Jesús siente una profunda compasión ante las multitudes exhaustas y oprimidas, ante el dolor y el sufrimiento de los enfermos, ante la marginación o cualquier forma de pobreza material y espiritual, ante el cansancio y el agobio de la vida. “Venid a mi todos los que estáis cansados y agobiados, y yo aliviaré” (Mt 11, 28). Él es el buen Samaritano que se detiene delante de la carne herida de los hermanos, la sana y la restablece, convirtiéndose en manifestación viviente del amor de Dios Padre.

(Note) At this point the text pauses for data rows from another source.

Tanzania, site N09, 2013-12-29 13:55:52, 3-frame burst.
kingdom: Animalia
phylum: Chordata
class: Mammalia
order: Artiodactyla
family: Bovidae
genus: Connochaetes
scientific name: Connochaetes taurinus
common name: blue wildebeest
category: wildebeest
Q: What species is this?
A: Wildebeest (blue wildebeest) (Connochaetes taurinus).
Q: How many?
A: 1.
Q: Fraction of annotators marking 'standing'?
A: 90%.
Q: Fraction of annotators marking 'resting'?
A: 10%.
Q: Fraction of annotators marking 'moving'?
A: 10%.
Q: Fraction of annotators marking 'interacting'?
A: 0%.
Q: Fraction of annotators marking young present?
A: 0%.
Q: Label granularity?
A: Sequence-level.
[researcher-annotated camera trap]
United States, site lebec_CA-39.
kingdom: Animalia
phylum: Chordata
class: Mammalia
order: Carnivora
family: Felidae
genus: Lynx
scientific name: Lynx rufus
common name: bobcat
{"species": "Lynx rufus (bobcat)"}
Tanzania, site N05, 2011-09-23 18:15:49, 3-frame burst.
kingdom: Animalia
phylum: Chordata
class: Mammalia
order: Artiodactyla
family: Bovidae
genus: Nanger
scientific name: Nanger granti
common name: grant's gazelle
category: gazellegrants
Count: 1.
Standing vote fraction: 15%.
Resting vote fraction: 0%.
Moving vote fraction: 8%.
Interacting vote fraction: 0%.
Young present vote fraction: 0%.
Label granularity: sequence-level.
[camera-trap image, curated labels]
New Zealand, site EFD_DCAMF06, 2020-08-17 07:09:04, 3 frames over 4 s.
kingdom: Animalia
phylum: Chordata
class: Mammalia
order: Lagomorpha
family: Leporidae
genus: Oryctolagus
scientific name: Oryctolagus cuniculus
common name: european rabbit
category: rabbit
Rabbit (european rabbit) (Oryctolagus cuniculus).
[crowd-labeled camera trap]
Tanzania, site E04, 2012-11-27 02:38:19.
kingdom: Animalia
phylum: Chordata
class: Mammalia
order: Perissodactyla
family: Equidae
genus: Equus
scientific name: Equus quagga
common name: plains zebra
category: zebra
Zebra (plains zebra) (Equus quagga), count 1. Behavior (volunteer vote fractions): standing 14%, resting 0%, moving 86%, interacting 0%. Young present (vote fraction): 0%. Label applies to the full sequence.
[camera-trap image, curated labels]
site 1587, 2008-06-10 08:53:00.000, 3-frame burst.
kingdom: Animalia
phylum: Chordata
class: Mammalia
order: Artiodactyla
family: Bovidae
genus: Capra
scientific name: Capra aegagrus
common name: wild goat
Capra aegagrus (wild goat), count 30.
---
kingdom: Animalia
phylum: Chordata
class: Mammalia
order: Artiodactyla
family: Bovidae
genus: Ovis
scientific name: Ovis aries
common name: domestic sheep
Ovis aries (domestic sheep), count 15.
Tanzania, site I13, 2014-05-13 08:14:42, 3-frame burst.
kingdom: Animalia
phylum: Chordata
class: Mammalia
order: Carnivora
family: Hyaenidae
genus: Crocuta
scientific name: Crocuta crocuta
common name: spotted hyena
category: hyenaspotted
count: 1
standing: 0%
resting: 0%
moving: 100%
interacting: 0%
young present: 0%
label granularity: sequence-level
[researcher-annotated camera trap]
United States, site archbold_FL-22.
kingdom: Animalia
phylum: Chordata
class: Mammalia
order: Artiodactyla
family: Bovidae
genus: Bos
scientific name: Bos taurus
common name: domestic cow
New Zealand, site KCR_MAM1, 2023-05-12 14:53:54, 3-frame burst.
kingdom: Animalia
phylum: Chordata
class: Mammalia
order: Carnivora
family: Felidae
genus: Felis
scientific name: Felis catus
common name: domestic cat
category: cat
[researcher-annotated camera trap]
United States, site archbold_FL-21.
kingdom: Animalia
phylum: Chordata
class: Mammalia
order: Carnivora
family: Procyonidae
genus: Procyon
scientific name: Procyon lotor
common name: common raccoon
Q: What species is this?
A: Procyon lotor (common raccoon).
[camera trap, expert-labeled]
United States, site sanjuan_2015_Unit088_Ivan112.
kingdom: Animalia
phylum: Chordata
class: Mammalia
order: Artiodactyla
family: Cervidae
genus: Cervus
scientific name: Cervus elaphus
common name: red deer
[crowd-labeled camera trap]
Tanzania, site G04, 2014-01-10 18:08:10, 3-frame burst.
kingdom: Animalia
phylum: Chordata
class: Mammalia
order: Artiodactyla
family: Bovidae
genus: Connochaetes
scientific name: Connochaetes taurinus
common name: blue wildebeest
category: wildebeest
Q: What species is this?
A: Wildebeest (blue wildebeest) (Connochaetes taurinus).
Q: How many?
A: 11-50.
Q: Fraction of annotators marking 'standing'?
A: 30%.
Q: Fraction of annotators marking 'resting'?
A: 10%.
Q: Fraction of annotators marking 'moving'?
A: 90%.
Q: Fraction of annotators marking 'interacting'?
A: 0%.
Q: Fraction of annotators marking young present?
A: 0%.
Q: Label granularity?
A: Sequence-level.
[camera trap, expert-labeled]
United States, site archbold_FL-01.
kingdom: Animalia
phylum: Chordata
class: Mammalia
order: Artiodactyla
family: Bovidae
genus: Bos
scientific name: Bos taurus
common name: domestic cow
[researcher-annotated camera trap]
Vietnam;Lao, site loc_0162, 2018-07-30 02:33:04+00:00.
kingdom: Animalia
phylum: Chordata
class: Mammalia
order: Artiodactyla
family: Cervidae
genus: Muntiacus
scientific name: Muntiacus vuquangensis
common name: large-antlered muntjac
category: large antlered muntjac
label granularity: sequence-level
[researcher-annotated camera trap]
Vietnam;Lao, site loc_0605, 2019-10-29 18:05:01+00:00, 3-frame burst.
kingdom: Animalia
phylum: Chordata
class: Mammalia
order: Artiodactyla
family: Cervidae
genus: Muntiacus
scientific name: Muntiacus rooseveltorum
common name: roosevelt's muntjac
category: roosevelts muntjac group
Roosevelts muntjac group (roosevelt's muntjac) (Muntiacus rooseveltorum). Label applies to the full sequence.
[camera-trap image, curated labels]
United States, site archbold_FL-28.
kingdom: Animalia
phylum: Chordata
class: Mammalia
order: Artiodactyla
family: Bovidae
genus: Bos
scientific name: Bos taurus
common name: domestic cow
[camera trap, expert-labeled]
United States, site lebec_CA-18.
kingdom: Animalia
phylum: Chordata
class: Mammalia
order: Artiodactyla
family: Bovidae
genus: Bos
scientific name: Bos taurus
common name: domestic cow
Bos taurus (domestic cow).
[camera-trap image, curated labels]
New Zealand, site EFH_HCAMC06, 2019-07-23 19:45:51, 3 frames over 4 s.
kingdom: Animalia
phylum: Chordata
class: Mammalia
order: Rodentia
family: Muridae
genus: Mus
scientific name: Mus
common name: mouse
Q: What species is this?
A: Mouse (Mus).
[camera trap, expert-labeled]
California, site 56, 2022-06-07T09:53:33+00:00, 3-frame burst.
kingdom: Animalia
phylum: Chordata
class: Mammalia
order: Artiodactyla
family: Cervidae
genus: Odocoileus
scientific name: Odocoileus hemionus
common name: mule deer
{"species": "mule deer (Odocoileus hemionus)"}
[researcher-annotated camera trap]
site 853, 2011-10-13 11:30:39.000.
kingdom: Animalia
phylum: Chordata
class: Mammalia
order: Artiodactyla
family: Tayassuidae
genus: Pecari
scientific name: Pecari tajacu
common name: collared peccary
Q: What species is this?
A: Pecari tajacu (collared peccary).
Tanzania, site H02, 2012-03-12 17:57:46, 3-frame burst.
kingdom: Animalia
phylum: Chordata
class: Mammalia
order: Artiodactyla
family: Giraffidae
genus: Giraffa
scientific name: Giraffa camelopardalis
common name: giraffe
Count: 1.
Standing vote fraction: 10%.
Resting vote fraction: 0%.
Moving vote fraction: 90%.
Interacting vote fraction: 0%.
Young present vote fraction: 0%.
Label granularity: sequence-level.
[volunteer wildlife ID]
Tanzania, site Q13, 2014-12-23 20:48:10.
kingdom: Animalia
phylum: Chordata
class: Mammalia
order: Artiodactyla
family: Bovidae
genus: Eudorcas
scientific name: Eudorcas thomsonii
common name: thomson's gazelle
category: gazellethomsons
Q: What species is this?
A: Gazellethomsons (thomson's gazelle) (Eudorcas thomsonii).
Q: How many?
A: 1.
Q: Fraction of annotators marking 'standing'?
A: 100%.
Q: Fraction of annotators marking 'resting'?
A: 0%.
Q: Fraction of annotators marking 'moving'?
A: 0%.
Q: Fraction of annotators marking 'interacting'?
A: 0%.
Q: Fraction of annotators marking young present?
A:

A los sacerdotes se nos pide el mismo corazón compasivo de Jesús, que se expresa en la cercanía a los que sufren, en la capacidad de reavivar la esperanza, en el cuidado de las heridas del Pueblo, especialmente a través de la mediación de la gracia sacramental. Nosotros mismos hemos de recalar en Jesús para descansar de nuestros cansancios pastorales y poner en él los agobios de nuestra vida.

 

Contemplando su Corazón, vemos que Jesús vive la propia misión desde el Padre y desde el pueblo. Sus jornadas se alimentan de su relación con Dios y de su entrega amorosa a los hermanos. La caridad de sus gestos nunca está separada del silencio y de la oración, del cultivo de su íntimo diálogo con Dios Padre. El sacerdote según el Corazón de Cristo es aquel que habita entre el Señor a quien ha consagrado la vida y el pueblo al que ha sido llamado a servir. El corazón del sacerdote es un corazón traspasado por el amor del Señor; por eso no se mira a sí mismo, sino que está dirigido a Dios y a los hermanos. Es un corazón arraigado en el Señor, cautivado por el Espíritu Santo, abierto y disponible para los hermanos.

 

El corazón del Buen Pastor es misionero, está siempre en salida, su amor no tiene límites, no se cansa y nunca se da por vencido. En él vemos su continua entrega; en él encontramos la fuente del amor dulce y fiel, manso y humilde, que nos hace libres; en él volvemos cada vez a descubrir que Jesús nos ama “hasta el extremo” (Jn 13,1). El corazón del Buen Pastor está inclinado hacia nosotros, especialmente al que está lejano; así revela que desea llegar a todos y no perder a nadie. Sed pastores con corazón misionero.

 

Exhortación final

  1. Damos gracias a Dios por vuestra ordenación sacerdotal. Ojalá que vuestro ejemplo aliente también a otros jóvenes a seguir a Cristo con igual disponibilidad. Oremos para que el “Dueño de la mies” siga llamando obreros al servicio de su Reino, porque “la mies es mucha y los obreros pocos” (Mt 9, 37).

 

Que María, en el día que celebramos la memoria de su Inmaculado Corazón, os mantenga siempre en el amor a su Hijo, el Buen Pastor, os enseñe a conservar, como ella, todas estas cosas en vuestro corazón, y os proteja y aliente en la nueva etapa de vuestra vida, que ahora va a comenzar con vuestra ordenación sacerdotal. Amén.